▸ **PROBLEM TO WORK ON**:
Scan the entries below for the word "table". Copy out every line in which it occurs.

:: RECORDS FOR THE EXERCISE

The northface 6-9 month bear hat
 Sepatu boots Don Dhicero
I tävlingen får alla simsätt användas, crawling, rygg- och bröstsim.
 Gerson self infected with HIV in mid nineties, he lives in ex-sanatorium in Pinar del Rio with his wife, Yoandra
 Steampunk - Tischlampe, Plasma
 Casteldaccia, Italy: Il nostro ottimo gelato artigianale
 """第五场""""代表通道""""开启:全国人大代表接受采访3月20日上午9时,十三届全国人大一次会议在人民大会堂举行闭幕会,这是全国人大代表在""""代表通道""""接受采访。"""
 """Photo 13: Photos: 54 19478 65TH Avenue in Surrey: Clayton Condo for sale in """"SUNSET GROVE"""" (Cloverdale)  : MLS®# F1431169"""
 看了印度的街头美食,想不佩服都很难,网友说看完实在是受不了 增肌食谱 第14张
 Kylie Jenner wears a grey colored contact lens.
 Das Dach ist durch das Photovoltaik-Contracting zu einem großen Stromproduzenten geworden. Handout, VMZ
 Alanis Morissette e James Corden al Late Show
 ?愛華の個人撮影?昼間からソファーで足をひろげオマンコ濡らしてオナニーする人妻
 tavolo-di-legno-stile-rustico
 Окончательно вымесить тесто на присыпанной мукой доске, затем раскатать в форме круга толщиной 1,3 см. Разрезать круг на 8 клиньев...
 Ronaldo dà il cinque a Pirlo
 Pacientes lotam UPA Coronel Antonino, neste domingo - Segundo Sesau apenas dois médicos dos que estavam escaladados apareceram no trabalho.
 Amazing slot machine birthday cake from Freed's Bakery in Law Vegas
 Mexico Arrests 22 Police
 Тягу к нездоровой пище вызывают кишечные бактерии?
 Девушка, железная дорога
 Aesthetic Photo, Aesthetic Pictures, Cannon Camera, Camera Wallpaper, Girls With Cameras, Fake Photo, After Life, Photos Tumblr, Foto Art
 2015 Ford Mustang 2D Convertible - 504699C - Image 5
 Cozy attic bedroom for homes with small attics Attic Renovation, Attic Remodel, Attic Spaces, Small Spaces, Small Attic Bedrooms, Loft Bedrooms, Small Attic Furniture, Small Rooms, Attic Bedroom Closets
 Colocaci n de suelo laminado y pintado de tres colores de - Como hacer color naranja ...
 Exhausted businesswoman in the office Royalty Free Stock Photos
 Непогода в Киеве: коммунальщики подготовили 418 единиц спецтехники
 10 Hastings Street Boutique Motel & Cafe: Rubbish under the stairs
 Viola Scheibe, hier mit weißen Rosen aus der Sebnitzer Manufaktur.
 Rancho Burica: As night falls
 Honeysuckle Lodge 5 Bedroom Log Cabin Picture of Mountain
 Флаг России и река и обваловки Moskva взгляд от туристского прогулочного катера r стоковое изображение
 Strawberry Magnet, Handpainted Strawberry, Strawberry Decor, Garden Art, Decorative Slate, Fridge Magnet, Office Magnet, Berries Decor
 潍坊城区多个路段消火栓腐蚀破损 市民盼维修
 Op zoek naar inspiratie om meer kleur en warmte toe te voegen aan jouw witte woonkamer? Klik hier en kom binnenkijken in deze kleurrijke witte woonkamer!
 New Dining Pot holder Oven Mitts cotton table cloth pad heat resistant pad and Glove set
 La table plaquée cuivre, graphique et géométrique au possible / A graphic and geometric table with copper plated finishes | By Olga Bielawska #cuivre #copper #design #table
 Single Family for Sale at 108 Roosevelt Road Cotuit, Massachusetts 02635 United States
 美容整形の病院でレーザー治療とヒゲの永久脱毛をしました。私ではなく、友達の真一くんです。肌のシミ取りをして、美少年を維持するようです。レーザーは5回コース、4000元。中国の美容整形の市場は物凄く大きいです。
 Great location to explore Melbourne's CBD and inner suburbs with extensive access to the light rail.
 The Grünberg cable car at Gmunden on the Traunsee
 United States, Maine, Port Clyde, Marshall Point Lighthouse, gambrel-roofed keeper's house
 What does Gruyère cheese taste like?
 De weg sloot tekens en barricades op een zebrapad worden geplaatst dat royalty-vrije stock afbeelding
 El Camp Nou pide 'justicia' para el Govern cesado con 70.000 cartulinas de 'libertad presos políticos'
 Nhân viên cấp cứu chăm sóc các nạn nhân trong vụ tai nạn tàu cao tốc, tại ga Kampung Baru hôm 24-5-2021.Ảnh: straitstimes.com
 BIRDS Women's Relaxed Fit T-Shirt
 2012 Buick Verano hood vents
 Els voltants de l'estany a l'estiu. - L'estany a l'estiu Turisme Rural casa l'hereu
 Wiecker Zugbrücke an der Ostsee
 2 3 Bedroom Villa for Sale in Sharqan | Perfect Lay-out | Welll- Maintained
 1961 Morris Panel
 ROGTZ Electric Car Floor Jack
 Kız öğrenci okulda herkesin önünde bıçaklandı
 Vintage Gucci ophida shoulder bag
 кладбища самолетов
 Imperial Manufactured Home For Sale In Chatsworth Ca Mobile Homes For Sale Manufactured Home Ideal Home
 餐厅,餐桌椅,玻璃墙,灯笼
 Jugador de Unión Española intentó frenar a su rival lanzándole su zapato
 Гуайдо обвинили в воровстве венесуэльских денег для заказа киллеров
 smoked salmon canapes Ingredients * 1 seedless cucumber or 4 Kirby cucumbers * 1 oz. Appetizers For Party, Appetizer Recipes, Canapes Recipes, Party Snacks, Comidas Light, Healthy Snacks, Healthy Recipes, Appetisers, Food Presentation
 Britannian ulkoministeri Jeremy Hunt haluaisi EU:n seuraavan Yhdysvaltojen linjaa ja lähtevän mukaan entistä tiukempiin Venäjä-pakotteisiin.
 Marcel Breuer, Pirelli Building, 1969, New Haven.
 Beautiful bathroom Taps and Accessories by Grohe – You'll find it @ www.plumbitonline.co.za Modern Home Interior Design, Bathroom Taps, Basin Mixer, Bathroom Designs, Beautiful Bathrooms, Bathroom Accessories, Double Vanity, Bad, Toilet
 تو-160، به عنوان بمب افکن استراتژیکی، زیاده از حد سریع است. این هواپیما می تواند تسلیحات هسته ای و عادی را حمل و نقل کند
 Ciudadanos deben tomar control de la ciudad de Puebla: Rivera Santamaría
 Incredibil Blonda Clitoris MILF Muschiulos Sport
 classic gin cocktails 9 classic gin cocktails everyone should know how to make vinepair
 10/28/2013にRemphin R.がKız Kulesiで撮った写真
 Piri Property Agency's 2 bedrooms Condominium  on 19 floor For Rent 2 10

::::

▸ **YOUR SOLUTION**:
 New Dining Pot holder Oven Mitts cotton table cloth pad heat resistant pad and Glove set
 La table plaquée cuivre, graphique et géométrique au possible / A graphic and geometric table with copper plated finishes | By Olga Bielawska #cuivre #copper #design #table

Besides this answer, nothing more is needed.